Passei-a para o vaso e notei que ela me
agradecia, revelando melhor sua delicada
composição. Quantas novidades há numa flor se a
contemplarmos bem. Sendo autor do furto, eu
assumira a obrigação de conservá-la. Renovei a água
do vaso, mas a flor empalidecia. Temi por sua vida.
Não adiantava restituí-la ao jardim. Nem apelar para
o médico de flores. Eu a furtara, eu a via morrer.
Já murcha, e com a cor particular da morte,
peguei-a docemente e fui depositá-la no jardim onde
desabrochara. O porteiro estava atento e repreendeu-me:
– Que ideia a sua, vir jogar lixo de sua casa neste
jardim!
(Carlos Drummond de Andrade. Contos plausíveis, 1985)
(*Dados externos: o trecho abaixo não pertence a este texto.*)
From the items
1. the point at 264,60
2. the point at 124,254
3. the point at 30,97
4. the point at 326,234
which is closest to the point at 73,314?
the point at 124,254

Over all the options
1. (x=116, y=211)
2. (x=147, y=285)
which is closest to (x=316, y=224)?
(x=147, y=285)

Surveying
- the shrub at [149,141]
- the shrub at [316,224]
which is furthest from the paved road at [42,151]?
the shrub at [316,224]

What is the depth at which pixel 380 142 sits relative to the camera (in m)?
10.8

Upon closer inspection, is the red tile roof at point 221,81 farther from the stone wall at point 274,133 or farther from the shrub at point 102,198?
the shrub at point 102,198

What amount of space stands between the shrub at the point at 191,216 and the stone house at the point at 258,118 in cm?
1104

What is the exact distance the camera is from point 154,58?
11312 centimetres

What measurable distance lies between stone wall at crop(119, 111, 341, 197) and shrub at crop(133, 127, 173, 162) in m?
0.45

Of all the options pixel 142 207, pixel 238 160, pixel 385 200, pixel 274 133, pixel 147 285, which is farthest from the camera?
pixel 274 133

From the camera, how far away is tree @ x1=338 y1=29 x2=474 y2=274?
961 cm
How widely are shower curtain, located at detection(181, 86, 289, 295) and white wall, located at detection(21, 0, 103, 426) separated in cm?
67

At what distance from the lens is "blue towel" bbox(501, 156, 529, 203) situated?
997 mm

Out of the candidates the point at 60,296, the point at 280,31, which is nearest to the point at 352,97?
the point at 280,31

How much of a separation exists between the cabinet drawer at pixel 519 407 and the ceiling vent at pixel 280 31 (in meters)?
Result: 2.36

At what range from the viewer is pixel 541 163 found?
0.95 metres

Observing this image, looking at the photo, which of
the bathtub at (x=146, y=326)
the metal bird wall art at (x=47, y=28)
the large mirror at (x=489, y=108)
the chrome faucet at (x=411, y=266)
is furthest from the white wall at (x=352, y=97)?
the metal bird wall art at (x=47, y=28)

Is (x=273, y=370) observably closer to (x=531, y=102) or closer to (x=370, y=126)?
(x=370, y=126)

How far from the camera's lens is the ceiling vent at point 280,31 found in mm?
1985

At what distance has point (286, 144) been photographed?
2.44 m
A atribuição de emoções à flor no texto “Furto de
Flor”, por meio da figura da prosopopeia, desvia
completamente o foco da crítica ecológica e literária,
limitando-se a um discurso lúdico e desvinculado de
qualquer forma de simbolismo existencial ou antropocêntrico, configurando-se como exemplo
típico de literatura infantil sem densidade filosófica.